Uniform Rules for Bank Payment Obligations (URBPO)

Für internationale Unternehmen soll der Zahlungsverkehr effizient sein, sicher erfolgen und möglichst risikoarm sein. Neben den offenen Handelsrechnungen und den klassischen Zahlungssicherungsinstrumenten wie Dokumenten-Akkreditiven, Inkassi und Garantien hat die ICC- Bankenkommission gemeinsam mit SWIFT die "Bank Payment Obligation" (BPO) entwickelt. Diese werden durch die "Uniform Rules for Bank Payment Obligations" (URBPO) geregelt.

Mit der "standardisierten Zahlungsverpflichtungserklärung" soll ein stärker automatisiertes Zahlungssystem aufgebaut werden, das dem fortschreitenden Aufbau länderübergreifender Produktionsnetzwerke und Handelsketten Rechnung trägt.
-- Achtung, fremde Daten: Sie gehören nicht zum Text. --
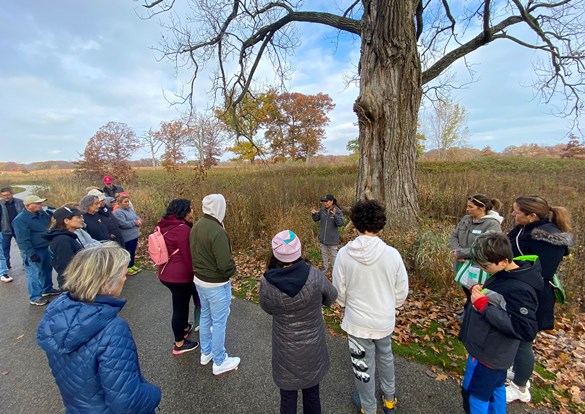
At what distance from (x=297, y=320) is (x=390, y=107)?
5542 mm

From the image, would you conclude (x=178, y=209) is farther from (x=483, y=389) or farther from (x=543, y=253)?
(x=543, y=253)

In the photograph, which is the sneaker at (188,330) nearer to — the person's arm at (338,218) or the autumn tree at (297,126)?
the person's arm at (338,218)

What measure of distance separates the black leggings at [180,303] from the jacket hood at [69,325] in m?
1.47

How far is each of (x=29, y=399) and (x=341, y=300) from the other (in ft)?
10.8

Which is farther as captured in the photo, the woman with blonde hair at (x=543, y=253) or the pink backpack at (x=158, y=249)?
the pink backpack at (x=158, y=249)

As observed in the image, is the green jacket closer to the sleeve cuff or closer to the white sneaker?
the white sneaker

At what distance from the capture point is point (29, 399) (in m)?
2.58

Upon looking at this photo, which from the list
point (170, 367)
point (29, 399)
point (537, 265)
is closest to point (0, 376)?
point (29, 399)

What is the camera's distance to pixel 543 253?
2.40 m

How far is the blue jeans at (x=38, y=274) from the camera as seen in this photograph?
4.43 m

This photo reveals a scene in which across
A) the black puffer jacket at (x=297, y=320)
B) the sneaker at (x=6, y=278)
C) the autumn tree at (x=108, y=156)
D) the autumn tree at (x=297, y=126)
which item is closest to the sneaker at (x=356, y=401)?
the black puffer jacket at (x=297, y=320)

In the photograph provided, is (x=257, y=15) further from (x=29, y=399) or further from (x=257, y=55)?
(x=29, y=399)

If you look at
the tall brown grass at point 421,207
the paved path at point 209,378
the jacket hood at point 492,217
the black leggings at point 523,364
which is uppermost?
the jacket hood at point 492,217

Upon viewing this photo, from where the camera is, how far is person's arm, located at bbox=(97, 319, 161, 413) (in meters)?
1.36
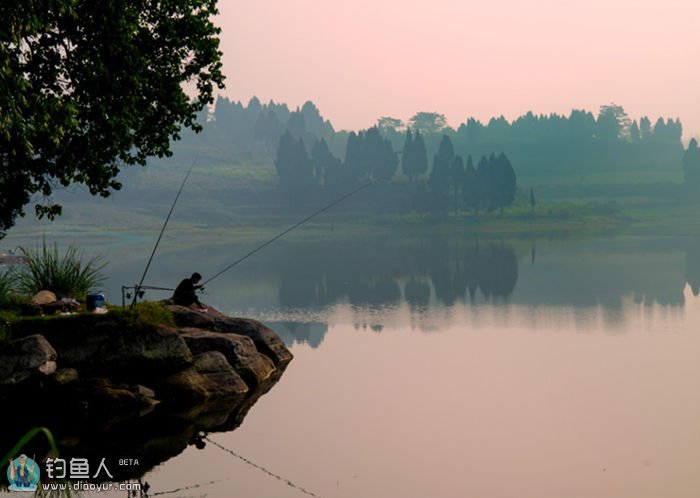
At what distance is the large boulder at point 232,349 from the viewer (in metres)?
→ 21.1

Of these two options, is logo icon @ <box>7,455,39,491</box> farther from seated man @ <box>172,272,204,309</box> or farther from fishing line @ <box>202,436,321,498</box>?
seated man @ <box>172,272,204,309</box>

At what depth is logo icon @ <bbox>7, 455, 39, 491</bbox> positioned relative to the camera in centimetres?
1258

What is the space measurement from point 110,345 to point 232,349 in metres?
3.60

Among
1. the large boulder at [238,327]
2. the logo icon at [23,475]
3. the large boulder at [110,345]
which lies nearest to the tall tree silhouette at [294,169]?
the large boulder at [238,327]

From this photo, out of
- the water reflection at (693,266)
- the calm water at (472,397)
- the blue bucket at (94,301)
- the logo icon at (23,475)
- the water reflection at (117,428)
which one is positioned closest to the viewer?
the logo icon at (23,475)

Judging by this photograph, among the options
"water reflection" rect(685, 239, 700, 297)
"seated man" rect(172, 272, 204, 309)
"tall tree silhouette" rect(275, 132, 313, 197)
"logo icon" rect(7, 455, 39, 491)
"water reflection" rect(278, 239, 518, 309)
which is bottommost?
"water reflection" rect(685, 239, 700, 297)

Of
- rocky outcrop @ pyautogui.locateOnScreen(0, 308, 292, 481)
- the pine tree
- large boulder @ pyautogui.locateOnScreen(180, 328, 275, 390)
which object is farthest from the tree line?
rocky outcrop @ pyautogui.locateOnScreen(0, 308, 292, 481)

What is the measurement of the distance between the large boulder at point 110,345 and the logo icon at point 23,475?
4736mm

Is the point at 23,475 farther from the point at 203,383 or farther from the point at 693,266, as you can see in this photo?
the point at 693,266

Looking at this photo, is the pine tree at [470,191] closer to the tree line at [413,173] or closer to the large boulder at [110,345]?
the tree line at [413,173]

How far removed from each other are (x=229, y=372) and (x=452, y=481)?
8.28 metres

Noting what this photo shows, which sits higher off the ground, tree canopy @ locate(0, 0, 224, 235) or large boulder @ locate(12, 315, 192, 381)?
tree canopy @ locate(0, 0, 224, 235)

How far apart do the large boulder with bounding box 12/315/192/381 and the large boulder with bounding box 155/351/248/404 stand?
0.38 metres

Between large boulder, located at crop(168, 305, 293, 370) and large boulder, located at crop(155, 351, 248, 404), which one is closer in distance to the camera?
large boulder, located at crop(155, 351, 248, 404)
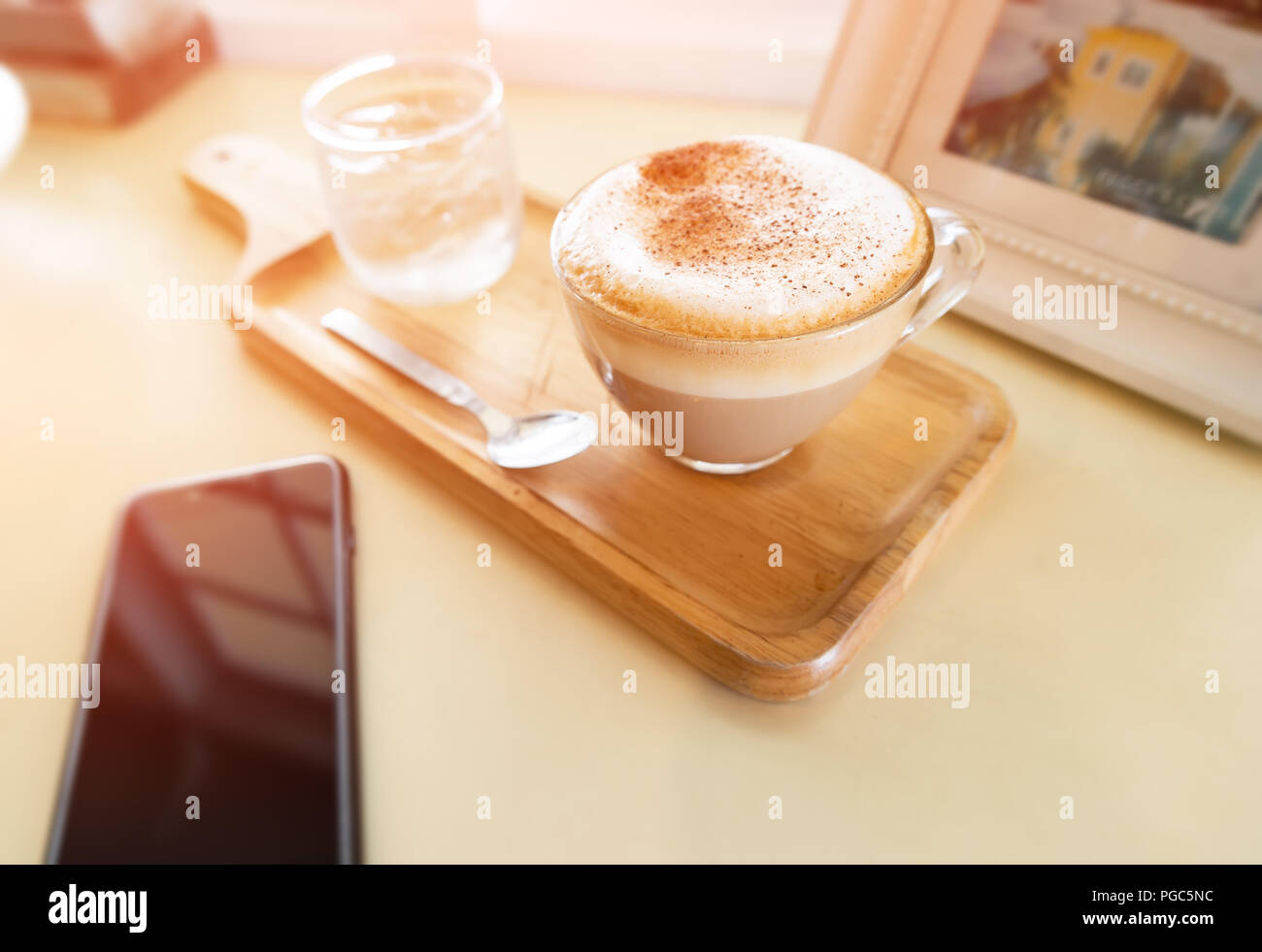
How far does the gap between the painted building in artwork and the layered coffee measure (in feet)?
0.84

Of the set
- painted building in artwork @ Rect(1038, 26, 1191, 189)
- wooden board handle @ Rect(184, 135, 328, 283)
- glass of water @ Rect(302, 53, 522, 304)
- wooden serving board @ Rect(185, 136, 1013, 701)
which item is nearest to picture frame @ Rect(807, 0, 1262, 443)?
painted building in artwork @ Rect(1038, 26, 1191, 189)

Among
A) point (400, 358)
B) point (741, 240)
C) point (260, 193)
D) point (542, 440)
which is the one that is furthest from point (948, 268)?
point (260, 193)

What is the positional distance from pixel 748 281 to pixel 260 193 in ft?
2.37

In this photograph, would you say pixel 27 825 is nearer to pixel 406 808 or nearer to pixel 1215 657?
pixel 406 808

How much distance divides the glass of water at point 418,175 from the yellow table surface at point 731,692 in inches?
6.8

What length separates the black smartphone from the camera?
49 cm

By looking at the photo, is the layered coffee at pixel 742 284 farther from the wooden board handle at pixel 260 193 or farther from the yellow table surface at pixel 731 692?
the wooden board handle at pixel 260 193

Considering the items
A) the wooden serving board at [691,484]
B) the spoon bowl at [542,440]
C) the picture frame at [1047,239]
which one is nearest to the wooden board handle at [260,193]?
the wooden serving board at [691,484]

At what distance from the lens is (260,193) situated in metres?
0.95

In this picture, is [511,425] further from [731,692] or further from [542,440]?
[731,692]

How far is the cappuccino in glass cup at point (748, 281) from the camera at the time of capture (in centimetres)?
50

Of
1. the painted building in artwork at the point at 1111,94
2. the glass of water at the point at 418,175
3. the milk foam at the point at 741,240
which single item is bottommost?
the glass of water at the point at 418,175

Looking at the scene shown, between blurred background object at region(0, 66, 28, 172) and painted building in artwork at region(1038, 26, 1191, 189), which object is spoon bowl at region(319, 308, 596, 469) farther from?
blurred background object at region(0, 66, 28, 172)
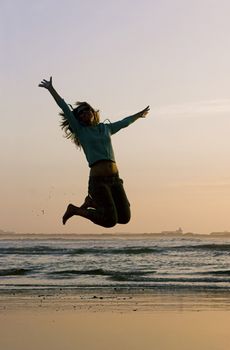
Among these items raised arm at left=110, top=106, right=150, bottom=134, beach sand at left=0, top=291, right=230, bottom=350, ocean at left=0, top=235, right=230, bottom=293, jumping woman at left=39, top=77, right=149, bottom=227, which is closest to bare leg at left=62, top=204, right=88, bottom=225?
jumping woman at left=39, top=77, right=149, bottom=227

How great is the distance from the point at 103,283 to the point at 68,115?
58.4 ft

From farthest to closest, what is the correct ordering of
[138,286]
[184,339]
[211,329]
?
[138,286] → [211,329] → [184,339]

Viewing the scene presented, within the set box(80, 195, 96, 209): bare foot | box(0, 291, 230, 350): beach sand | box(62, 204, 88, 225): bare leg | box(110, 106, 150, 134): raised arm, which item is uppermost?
box(110, 106, 150, 134): raised arm

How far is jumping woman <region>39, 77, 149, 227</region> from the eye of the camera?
8039 mm

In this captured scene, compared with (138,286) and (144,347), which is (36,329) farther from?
(138,286)

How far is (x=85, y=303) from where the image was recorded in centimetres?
1892

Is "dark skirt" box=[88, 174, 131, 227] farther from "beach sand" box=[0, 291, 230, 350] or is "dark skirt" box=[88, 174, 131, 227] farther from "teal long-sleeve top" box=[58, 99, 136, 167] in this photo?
"beach sand" box=[0, 291, 230, 350]

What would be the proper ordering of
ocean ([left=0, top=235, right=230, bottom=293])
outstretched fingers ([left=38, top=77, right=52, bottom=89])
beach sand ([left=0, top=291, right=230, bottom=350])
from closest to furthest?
outstretched fingers ([left=38, top=77, right=52, bottom=89]) → beach sand ([left=0, top=291, right=230, bottom=350]) → ocean ([left=0, top=235, right=230, bottom=293])

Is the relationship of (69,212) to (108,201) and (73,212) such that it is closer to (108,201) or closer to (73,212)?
(73,212)

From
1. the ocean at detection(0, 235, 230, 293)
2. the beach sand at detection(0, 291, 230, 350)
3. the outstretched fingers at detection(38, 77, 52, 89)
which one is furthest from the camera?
the ocean at detection(0, 235, 230, 293)

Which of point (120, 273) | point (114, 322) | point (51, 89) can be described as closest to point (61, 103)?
point (51, 89)

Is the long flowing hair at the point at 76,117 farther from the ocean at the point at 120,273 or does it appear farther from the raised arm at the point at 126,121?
the ocean at the point at 120,273

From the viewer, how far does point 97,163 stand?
8125 millimetres

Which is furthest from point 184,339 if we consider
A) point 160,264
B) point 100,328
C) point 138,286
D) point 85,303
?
point 160,264
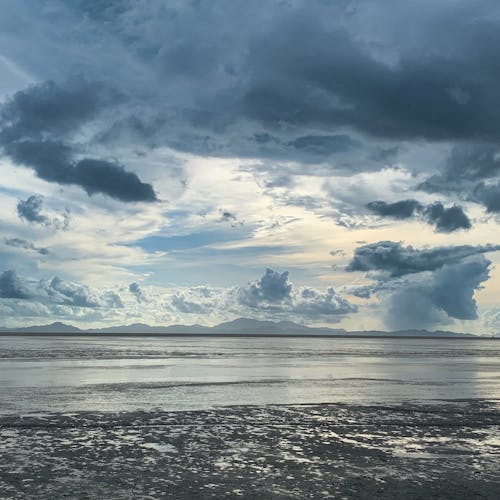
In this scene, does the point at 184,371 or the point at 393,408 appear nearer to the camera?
the point at 393,408

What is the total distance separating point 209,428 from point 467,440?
10222 millimetres

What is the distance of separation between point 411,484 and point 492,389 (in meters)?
28.1

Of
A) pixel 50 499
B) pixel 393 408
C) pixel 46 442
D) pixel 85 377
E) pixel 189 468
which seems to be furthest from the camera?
pixel 85 377

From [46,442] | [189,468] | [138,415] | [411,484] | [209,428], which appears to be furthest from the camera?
[138,415]

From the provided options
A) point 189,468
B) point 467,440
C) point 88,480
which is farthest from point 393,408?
point 88,480

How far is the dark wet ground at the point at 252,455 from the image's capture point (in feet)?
47.5

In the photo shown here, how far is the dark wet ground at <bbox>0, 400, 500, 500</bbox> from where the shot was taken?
1449cm

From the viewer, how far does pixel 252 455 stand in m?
18.4

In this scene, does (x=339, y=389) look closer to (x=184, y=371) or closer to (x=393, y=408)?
(x=393, y=408)

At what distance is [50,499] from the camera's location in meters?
13.3

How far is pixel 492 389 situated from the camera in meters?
39.7

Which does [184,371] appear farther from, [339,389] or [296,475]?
[296,475]

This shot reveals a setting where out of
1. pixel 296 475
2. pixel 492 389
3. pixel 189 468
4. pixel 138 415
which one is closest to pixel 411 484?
pixel 296 475

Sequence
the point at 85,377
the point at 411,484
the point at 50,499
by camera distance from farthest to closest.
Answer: the point at 85,377, the point at 411,484, the point at 50,499
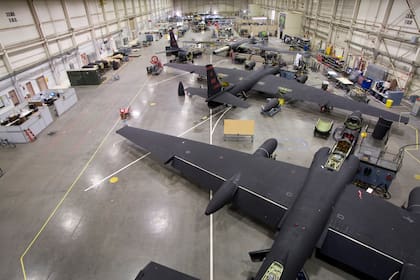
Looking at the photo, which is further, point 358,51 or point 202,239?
point 358,51

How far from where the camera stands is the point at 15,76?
81.5 ft

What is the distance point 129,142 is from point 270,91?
604 inches

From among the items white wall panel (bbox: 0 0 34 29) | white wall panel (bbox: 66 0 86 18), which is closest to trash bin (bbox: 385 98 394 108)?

Gleichzeitig wird damit erstmals ein Absicherungsinstrument für offene Handelsrechnungen angeboten.

Erreicht wird dies durch ein Zahlungsversprechen unter Banken (Bank Payment Obligation, BPO), das nach dem erfolgreichen Abgleich elektronischer Daten eingegangen wird. Die BPOs stellen eine Ergänzung zum klassischen Akkreditivgeschäft dar und sollen bei Verkäufern und Käufern gleichermaßen dazu beitragen, zukünftig Transaktionskosten zu senken und Risiken zu minimieren.

Funktionsweise des Zahlungsinstruments

Initiierend sendet der Importeur die Inhalte einer "Purchase Order" (PO) an den Exporteur. An seine Bank stellt der Importeur einen Antrag auf Erstellung einer BPO und übermittelt die Daten der PO. Nun werden die Daten elektronisch mit dem Exporteur und seiner Bank abgeglichen. Sollte eine konforme Dokumentenlage bestehen, werden die Banken über die erfolgreiche Erstellung der Baseline in Kenntnis gesetzt. Nun verschickt der Exporteur die Ware und sendet relevante Daten an seine Bank, welche die Daten in das System einspeist. Beide Seiten erhalten anschließend einen "Matching Report", der auf die konforme Dokumentenlage hinweist. Nach diesem, dem Versand folgenden Datenabgleich ist die BPO im Rahmen der vereinbarten Bedingungen fällig.

Am Ende lässt der Exporteur dem Importeur die Verkaufsdokumente direkt zukommen. Abhängig von den Zahlungsmodalitäten bezüglich des Fälligkeitstages (eine aufgeschobene Zahlung ist möglich), belastet die Importeur-Bank das Konto des Importeurs und übersendet die Fälligkeit an die Exporteur-Bank. Diese schreibt den Betrag auf dem Konto des Exporteurs gut. Die Transaktion ist nun abgeschlossen.

Ausblick

ICC und SWIFT bieten mit den Regeln ein neues Finanzierungsprodukt an, das für Unternehmen zahlreiche Vorteile mit sich bringt. Der Erfolg des Instruments wird maßgeblich davon abhängen, ob BPOs bei Banken und Kunden gleichermaßen auf Akzeptanz stoßen. Gerade in Zeiten zunehmender Unsicherheiten auf den Weltmärkten könnte sich eine zusätzliche Absicherung, die den überwiegenden Teil der Handelsgeschäfte betrifft, für alle Seiten als sinnvoll und nützlich herausstellen. Erste Pilotprojekte finden sich in der Umsetzung. Interessierte Unternehmen sollten ihre Banken ansprechen.